REQUIRED TASK -
Copy every line of the rows below that contains the word "nearer".

>> START RECORDS FOR THE TASK

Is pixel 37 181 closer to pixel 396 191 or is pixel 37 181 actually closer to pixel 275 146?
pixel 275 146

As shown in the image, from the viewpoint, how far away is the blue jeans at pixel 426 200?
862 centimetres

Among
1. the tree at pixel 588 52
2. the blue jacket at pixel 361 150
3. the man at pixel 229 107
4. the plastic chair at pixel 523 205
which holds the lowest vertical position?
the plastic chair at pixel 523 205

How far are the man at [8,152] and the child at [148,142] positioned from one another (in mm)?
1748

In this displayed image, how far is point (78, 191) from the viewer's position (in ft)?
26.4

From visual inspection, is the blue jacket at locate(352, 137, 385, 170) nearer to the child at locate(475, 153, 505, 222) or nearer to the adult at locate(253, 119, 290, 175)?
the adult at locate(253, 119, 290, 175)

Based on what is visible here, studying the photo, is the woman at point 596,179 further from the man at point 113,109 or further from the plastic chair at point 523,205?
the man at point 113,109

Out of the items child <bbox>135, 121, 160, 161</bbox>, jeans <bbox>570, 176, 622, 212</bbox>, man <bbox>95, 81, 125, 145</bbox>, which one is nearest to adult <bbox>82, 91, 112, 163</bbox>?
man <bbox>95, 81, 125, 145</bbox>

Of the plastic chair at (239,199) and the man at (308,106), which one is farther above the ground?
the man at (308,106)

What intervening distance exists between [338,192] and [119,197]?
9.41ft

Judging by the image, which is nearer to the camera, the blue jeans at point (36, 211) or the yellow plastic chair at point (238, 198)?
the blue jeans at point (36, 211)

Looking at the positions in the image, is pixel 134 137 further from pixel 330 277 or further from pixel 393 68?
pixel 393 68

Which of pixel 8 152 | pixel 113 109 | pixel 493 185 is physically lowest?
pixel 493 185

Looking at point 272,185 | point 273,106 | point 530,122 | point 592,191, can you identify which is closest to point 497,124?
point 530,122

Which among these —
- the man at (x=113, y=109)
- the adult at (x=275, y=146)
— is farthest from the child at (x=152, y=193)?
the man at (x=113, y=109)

>> END RECORDS FOR THE TASK

RESPONSE TO THE EXERCISE -
From visual inspection, is the blue jacket at locate(352, 137, 385, 170) nearer to the child at locate(475, 153, 505, 222) or nearer to the adult at locate(253, 119, 290, 175)?
Judging by the image, which is nearer to the camera, the blue jeans at point (36, 211) or the yellow plastic chair at point (238, 198)?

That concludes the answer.